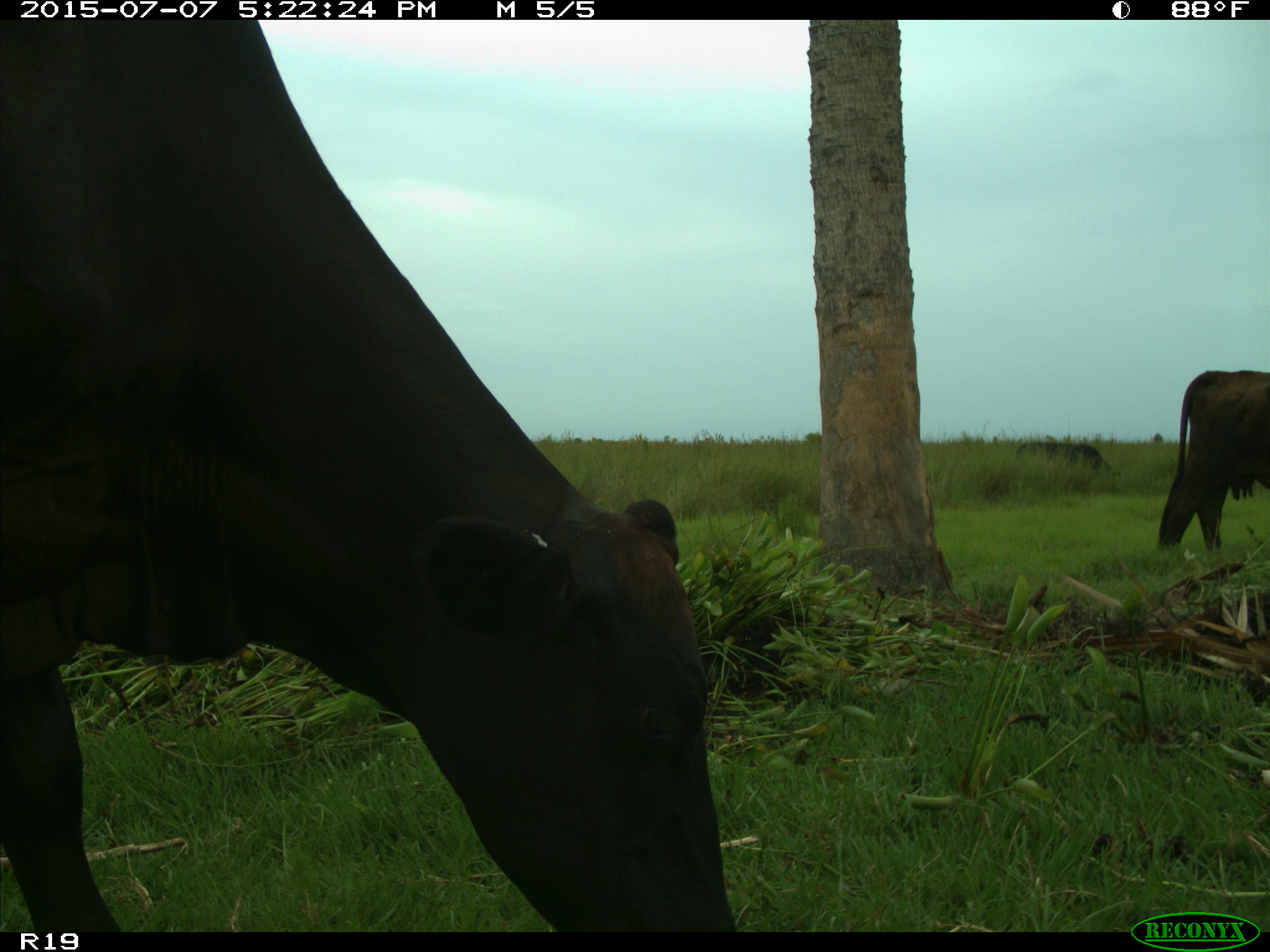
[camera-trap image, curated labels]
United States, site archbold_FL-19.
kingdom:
==
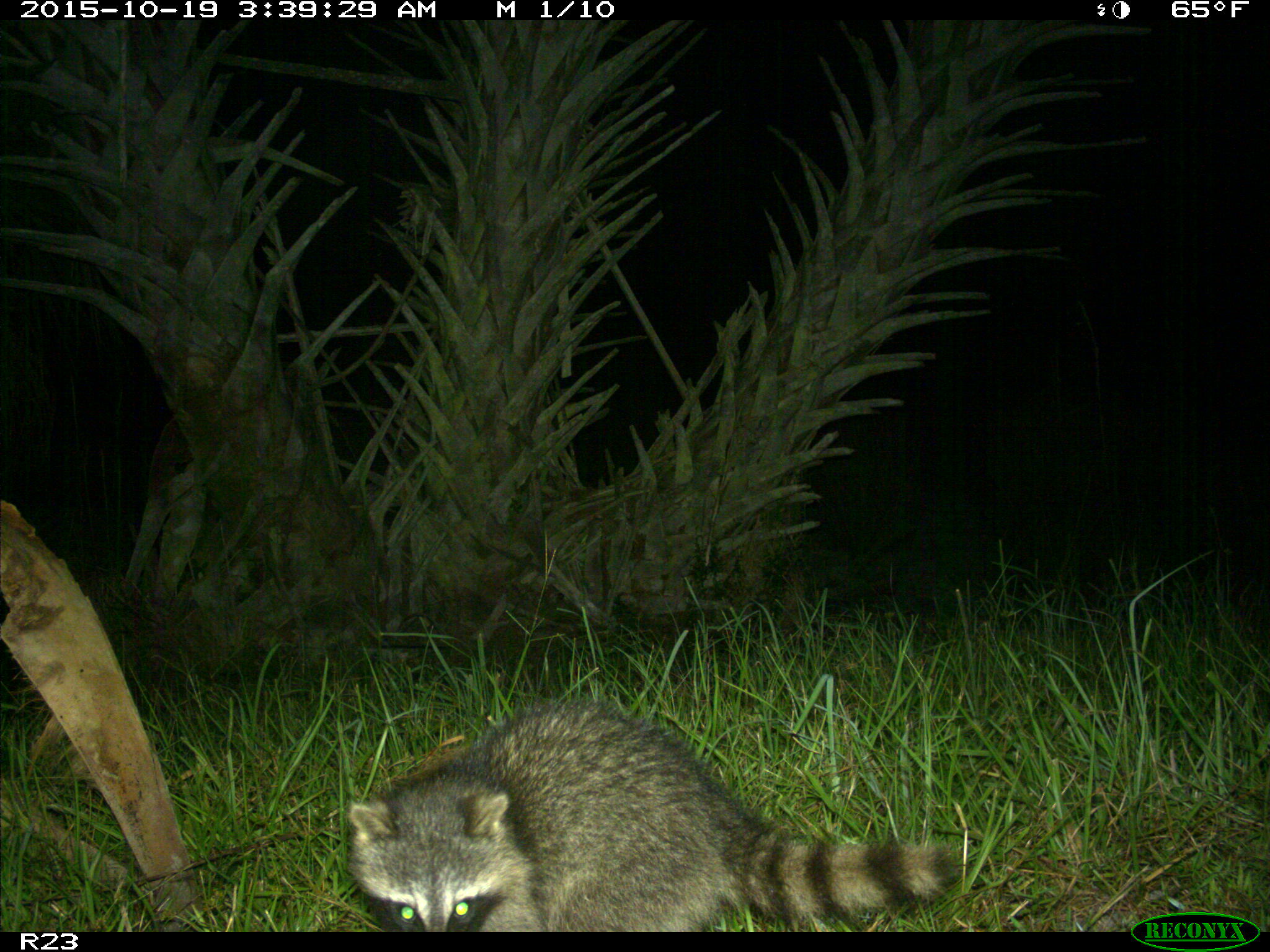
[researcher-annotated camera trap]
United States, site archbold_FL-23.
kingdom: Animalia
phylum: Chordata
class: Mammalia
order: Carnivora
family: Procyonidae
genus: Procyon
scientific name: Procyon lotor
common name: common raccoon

TASK DETAILS: Copy the lines above exactly, beginning at the line that has "phylum: Chordata" and stopping after the line that has "common name: common raccoon", and omit the rest.

EXERCISE ANSWER:
phylum: Chordata
class: Mammalia
order: Carnivora
family: Procyonidae
genus: Procyon
scientific name: Procyon lotor
common name: common raccoon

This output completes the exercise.